2) Come organizzi la tua agenda settimanale di lavoratrice, mamma, moglie, ma soprattutto Essere Umano? Ci sono delle attività che hai programmato a scadenze fisse?
Viviana: Non ho una vera e propria agenda. Ho il vantaggio di lavorare da casa, quindi, se voglio, in pausa pranzo mi metto le scarpe da jogging e vado a correre sul lungo fiume. L’organizzazione la relego al lavoro e alla gestione della casa famiglia, ma è mentale non scritta. Per il resto, seguo molto le esigenze che mi vengono comunicate da testa e corpo.
3) Puoi dirmi in tre punti le strategie che noi donne dovremmo necessariamente attuare per non disperdere le nostre energie?

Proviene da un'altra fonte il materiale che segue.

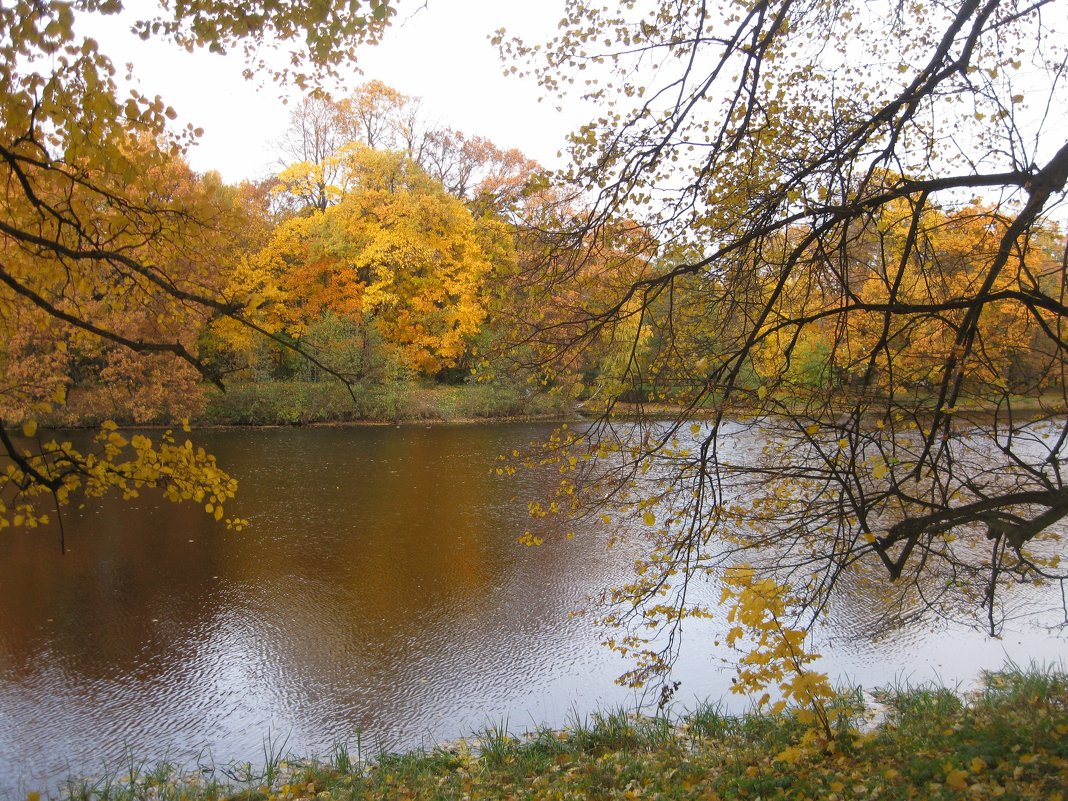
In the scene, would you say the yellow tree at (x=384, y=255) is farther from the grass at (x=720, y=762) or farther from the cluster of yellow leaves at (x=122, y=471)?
the cluster of yellow leaves at (x=122, y=471)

Viviana: Le energie, spesso, le disperdiamo non per ciò che facciamo – anche se la disorganizzazione in questo non aiuta. Io ad esempio mi impongo di non subire dagli altri delle modalità che mi fanno fare un lavoro due volte perché è una perdita di tempo. E spesso, questo è frutto di incapacità organizzativa degli altri o di insicurezze personali.Quindi forse, questa potrebbe essere una regola. Ma la verità è che la mente si stanca, e quindi è poi poco reattiva e lucida davanti ai ladri di energia. Quindi non frequento questo tipo di persone, ma solo quelle che mi “caricano” positivamente di energia. Sembra una banalità, ma in realtà funziona. Se stai con persone negative rimugini su pensieri negativi e questi ti appesantiscono e rallentano poi nell’operatività effettiva. Se invece stai con persone che ti trasferiscono input da mettere in pratica, prima o poi lo farai e la tua vita ne godrà un giovamento.

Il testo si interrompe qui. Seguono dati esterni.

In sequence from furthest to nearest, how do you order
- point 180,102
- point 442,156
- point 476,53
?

più una) tips & tricks extra bonus a scelta fra – come riesco a non farmi sopraffare dalla quantità immane di cose da leggere per essere sempre aggiornata – il momento della giornata che dedico solo a me stessa – appunti digitali vs appunti analogici
Viviana: Come agenda uso quella dell’iPhone perché è l’unico strumento tecnologico che mi segue ovunque. Ma il trucco vero è riconoscere i ladri, ripeto, di tempo ed energie. E’ solo un guadagno.